**Provided material:**
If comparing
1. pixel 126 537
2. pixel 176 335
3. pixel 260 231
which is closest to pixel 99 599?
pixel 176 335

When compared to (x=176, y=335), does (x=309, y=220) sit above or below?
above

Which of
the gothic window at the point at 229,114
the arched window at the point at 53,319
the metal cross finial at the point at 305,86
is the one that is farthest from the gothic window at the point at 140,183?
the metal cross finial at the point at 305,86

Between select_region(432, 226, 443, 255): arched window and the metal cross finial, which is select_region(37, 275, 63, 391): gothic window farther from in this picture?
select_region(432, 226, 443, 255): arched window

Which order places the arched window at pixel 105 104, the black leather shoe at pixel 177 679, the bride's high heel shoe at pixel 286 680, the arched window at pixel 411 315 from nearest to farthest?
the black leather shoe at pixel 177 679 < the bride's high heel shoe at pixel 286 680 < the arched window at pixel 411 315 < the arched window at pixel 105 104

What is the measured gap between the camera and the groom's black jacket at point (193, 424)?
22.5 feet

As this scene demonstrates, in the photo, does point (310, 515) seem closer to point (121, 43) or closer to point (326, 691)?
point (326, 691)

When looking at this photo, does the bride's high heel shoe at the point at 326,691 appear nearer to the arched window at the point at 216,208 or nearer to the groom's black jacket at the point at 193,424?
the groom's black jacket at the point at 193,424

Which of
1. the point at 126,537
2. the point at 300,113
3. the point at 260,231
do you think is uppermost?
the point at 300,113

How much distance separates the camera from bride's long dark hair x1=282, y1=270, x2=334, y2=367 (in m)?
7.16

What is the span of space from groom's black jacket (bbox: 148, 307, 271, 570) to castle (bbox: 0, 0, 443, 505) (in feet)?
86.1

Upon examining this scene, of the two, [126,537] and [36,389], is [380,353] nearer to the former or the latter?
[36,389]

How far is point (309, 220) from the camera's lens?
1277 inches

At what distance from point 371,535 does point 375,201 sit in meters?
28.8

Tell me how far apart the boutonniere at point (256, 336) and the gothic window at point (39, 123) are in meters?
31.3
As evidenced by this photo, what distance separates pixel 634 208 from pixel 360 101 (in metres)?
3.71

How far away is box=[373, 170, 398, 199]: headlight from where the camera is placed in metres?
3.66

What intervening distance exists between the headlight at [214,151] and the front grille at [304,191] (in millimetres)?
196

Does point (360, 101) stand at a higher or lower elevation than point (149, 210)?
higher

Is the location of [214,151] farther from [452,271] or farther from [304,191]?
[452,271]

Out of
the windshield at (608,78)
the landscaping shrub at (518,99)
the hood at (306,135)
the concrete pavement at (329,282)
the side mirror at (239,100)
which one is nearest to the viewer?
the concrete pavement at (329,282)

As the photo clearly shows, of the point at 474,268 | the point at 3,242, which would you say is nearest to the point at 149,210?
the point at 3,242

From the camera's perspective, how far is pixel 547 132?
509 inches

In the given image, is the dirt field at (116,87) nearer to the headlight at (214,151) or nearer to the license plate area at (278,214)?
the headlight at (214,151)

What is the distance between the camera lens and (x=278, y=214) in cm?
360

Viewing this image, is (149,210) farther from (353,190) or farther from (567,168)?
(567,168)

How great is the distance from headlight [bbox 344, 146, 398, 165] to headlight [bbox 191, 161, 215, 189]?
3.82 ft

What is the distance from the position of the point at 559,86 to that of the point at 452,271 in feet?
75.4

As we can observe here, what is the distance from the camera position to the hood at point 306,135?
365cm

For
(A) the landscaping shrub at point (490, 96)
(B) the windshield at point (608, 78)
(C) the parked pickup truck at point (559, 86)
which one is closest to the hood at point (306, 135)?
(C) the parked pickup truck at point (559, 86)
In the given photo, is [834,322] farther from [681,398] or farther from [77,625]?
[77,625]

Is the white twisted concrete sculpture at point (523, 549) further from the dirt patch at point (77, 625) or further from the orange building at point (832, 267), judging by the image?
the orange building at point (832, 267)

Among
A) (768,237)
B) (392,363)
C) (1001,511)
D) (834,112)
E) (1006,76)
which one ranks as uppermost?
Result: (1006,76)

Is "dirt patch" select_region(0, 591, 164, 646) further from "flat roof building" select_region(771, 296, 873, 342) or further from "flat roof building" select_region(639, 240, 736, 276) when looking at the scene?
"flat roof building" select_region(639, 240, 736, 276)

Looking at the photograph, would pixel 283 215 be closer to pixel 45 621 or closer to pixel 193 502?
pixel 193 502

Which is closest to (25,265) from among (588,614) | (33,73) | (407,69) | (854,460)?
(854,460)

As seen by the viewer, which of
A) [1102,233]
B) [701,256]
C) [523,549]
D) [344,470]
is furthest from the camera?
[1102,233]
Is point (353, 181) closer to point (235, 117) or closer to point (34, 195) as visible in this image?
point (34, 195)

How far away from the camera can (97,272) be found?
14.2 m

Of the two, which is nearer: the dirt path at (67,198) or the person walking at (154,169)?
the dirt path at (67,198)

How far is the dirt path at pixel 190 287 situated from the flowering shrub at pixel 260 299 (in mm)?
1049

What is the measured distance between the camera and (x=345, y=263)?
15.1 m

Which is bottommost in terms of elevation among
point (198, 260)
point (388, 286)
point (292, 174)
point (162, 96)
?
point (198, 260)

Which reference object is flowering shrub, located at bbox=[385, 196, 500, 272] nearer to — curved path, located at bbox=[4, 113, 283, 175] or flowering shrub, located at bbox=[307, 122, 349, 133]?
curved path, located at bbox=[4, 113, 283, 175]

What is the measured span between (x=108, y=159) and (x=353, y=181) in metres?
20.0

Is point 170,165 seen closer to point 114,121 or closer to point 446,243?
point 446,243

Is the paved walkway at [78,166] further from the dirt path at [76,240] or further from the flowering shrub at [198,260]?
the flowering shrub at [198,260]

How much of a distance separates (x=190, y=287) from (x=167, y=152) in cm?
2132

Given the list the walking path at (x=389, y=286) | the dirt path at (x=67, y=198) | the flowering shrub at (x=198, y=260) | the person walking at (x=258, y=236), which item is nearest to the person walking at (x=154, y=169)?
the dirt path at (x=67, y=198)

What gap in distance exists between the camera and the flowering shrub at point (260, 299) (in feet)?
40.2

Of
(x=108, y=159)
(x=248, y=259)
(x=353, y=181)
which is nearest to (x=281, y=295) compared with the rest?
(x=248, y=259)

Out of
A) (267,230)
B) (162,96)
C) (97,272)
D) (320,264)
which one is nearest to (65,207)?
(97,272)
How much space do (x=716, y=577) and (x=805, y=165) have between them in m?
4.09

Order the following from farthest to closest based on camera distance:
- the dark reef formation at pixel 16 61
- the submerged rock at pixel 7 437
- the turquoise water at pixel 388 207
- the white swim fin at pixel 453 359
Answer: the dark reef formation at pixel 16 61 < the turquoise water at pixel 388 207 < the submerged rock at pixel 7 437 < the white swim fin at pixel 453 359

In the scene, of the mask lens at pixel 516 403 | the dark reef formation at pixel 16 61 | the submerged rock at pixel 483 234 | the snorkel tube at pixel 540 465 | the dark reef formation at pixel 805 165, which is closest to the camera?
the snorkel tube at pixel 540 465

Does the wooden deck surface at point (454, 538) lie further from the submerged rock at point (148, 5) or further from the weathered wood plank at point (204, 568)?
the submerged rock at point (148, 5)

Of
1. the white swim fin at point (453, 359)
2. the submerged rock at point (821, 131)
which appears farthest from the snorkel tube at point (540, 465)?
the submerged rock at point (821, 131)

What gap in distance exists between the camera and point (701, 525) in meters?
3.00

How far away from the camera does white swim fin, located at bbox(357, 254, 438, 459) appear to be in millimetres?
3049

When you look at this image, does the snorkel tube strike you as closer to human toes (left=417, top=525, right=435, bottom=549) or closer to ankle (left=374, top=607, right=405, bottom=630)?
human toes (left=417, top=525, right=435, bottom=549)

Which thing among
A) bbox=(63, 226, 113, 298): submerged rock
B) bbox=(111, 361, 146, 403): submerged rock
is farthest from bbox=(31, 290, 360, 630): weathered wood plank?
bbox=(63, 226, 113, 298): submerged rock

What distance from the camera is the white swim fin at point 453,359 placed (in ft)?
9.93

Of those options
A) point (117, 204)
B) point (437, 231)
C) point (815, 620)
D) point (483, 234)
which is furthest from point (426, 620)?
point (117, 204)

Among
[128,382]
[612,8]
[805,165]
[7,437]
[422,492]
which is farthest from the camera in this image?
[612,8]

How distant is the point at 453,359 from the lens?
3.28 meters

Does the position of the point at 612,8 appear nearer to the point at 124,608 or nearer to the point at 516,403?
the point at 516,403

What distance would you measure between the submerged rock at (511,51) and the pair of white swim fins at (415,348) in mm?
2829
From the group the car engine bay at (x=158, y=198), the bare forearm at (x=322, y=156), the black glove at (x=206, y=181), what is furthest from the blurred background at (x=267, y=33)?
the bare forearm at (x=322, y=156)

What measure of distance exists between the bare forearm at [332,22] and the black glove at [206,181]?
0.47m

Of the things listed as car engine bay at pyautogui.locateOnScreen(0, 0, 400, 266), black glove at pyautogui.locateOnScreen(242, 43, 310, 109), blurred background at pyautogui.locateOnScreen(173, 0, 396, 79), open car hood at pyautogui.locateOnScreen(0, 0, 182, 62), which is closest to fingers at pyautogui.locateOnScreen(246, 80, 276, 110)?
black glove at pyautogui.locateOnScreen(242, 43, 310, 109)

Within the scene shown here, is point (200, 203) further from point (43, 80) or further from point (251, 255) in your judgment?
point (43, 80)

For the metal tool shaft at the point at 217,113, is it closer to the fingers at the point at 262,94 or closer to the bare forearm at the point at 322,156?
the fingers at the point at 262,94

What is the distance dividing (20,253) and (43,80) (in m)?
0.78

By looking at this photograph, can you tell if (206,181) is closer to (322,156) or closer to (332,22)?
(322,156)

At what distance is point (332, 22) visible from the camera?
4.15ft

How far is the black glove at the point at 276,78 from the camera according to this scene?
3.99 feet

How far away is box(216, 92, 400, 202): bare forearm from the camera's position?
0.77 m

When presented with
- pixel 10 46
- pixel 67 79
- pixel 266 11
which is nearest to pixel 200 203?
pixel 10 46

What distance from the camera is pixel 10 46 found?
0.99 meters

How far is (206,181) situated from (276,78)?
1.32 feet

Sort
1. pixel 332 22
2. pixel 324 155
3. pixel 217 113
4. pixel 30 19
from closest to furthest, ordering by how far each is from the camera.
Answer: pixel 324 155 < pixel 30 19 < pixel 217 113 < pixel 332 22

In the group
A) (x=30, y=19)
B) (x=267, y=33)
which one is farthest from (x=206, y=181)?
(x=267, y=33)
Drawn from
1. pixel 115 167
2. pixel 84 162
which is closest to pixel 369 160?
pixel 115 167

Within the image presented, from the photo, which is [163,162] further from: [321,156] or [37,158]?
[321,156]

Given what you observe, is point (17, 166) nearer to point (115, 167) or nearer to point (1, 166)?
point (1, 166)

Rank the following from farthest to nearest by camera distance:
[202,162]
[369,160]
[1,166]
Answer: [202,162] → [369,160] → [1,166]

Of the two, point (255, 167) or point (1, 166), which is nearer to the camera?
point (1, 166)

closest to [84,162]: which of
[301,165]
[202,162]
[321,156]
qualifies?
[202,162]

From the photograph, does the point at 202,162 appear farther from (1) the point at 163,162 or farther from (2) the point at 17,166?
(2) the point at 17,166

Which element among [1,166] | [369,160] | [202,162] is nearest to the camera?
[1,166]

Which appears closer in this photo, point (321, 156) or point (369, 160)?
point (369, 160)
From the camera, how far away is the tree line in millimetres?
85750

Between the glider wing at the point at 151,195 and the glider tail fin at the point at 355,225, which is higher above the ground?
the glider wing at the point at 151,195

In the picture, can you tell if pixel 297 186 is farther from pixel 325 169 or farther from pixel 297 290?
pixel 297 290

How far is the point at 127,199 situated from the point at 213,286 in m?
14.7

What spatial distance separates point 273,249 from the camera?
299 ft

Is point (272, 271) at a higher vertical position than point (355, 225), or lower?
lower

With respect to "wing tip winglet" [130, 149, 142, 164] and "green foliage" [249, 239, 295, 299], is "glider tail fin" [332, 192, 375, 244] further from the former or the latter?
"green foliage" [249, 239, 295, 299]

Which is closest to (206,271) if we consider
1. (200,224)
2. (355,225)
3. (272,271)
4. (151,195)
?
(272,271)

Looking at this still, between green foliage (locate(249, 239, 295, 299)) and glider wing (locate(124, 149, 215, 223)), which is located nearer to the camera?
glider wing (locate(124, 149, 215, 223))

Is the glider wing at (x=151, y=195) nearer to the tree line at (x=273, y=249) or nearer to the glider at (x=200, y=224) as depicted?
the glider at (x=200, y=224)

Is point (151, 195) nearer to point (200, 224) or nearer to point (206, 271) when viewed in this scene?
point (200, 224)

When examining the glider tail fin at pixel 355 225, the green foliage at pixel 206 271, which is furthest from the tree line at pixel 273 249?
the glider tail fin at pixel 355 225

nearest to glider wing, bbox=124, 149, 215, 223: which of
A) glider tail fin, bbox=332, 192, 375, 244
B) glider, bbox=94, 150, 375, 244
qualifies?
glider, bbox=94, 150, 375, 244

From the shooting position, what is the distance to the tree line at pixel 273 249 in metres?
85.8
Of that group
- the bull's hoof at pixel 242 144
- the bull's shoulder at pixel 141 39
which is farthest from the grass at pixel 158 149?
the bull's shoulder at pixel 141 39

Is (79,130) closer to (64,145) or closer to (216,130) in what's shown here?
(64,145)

**Exercise:** Please rewrite the items starting at the line that contains "Is (79,130) closer" and ending with the last of the items, switching "shown" to "depicted" and leaving everything else unchanged.

**Response to the exercise:**
Is (79,130) closer to (64,145) or closer to (216,130) in what's depicted here?
(64,145)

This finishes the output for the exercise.